In February 2025, after leaving the company, Zoph and Schulman gave a talk at Stanford titled "ChatGPT and the Art of Post-Training," in which they described having joined OpenAI in September 2022 and pushed to build an aligned chatbot that could be deployed safely, an account that has circulated as one of the more detailed first-person descriptions of how ChatGPT's post-training was developed [24].
On September 25, 2024, Zoph left OpenAI, announcing his departure the same week that Mira Murati said she would step down as chief technology officer and chief research officer Bob McGrew said he would leave [15][16]. In a public note, Zoph described leaving as a difficult, personal decision and called it "a natural point" to explore new opportunities, while emphasizing that the moves were made independently and amicably [15][16]. Chief executive Sam Altman characterized the three exits as separate decisions timed together for a smooth handover [16].
In February 2025, Zoph re-teamed with Murati as a co-founder of Thinking Machines Lab, an AI startup incorporated as a public benefit corporation with the stated goal of making AI systems more widely understood, customizable, and capable [17][18]. The founding group also included John Schulman as chief scientist, Lilian Weng, Andrew Tulloch, and Luke Metz, most of them former OpenAI researchers [17][18]. Zoph served as the company's chief technology officer [3][18]. In July 2025 the startup raised about $2 billion at a roughly $12 billion valuation in a round led by Andreessen Horowitz, with participation from investors including Nvidia, AMD, Cisco, and Jane Street, and in October 2025 it shipped its first product, a model fine-tuning service called Tinker [18][19].

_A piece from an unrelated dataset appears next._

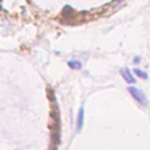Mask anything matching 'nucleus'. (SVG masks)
I'll use <instances>...</instances> for the list:
<instances>
[{"label":"nucleus","mask_w":150,"mask_h":150,"mask_svg":"<svg viewBox=\"0 0 150 150\" xmlns=\"http://www.w3.org/2000/svg\"><path fill=\"white\" fill-rule=\"evenodd\" d=\"M128 91L132 94V97H134V98L137 100L139 104H142V105H147L146 96L143 94L142 90H139V89H137V87H134V86H130V87H128Z\"/></svg>","instance_id":"obj_1"},{"label":"nucleus","mask_w":150,"mask_h":150,"mask_svg":"<svg viewBox=\"0 0 150 150\" xmlns=\"http://www.w3.org/2000/svg\"><path fill=\"white\" fill-rule=\"evenodd\" d=\"M122 75L124 76V79H126L128 83H134L135 82V78L132 76V74H131L127 68H126V70H122Z\"/></svg>","instance_id":"obj_2"},{"label":"nucleus","mask_w":150,"mask_h":150,"mask_svg":"<svg viewBox=\"0 0 150 150\" xmlns=\"http://www.w3.org/2000/svg\"><path fill=\"white\" fill-rule=\"evenodd\" d=\"M82 126H83V108L79 109V113H78V124H76V130L81 131L82 130Z\"/></svg>","instance_id":"obj_3"},{"label":"nucleus","mask_w":150,"mask_h":150,"mask_svg":"<svg viewBox=\"0 0 150 150\" xmlns=\"http://www.w3.org/2000/svg\"><path fill=\"white\" fill-rule=\"evenodd\" d=\"M68 66L71 68H76V70H78V68L82 67V63H81V62H68Z\"/></svg>","instance_id":"obj_4"},{"label":"nucleus","mask_w":150,"mask_h":150,"mask_svg":"<svg viewBox=\"0 0 150 150\" xmlns=\"http://www.w3.org/2000/svg\"><path fill=\"white\" fill-rule=\"evenodd\" d=\"M134 72H135V74H137V75H138V76H141V78H143V79H146V78H147V74H146V72L141 71L139 68H135V70H134Z\"/></svg>","instance_id":"obj_5"},{"label":"nucleus","mask_w":150,"mask_h":150,"mask_svg":"<svg viewBox=\"0 0 150 150\" xmlns=\"http://www.w3.org/2000/svg\"><path fill=\"white\" fill-rule=\"evenodd\" d=\"M141 62V57H135L134 59V63H139Z\"/></svg>","instance_id":"obj_6"}]
</instances>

On January 14, 2026, OpenAI announced that Zoph would return to the company along with Luke Metz and Sam Schoenholz, all three departing Thinking Machines Lab [4][20]. Fidji Simo, OpenAI's chief executive of applications, said she was "excited to welcome Barret Zoph, Luke Metz, and Sam Schoenholz back to OpenAI," adding that the move had "been in the works for several weeks" [4][20]. Announcing the split roughly an hour before OpenAI confirmed the returns, Murati said the company had "parted ways with Barret Zoph" and named Soumith Chintala, the creator of PyTorch, as the new chief technology officer of Thinking Machines Lab [4][25]. Reporting by Wired indicated the separation was not amicable: a source close to Thinking Machines alleged that Zoph had shared confidential company information with competitors, a claim Wired said it could not verify and that OpenAI said it did not share [4][25][26]. Coverage of the move noted that Zoph's return came as OpenAI reorganized around enterprise growth, with Zoph reporting to Simo and taking on leadership of the company's enterprise and commercial business rather than a purely research role [5][21][25].
Zoph is among the most cited researchers in automated machine learning. His Google Scholar profile lists more than 130,000 citations and an h-index of 62, with the 2017 neural architecture search paper alone accumulating thousands of citations [2][7]. His architecture-search and sparse-model work is frequently cited as foundational to AutoML and to the design of large mixture-of-experts language models [6][22]. USC has highlighted him as an alumnus whose work helped pave the way for ChatGPT [9].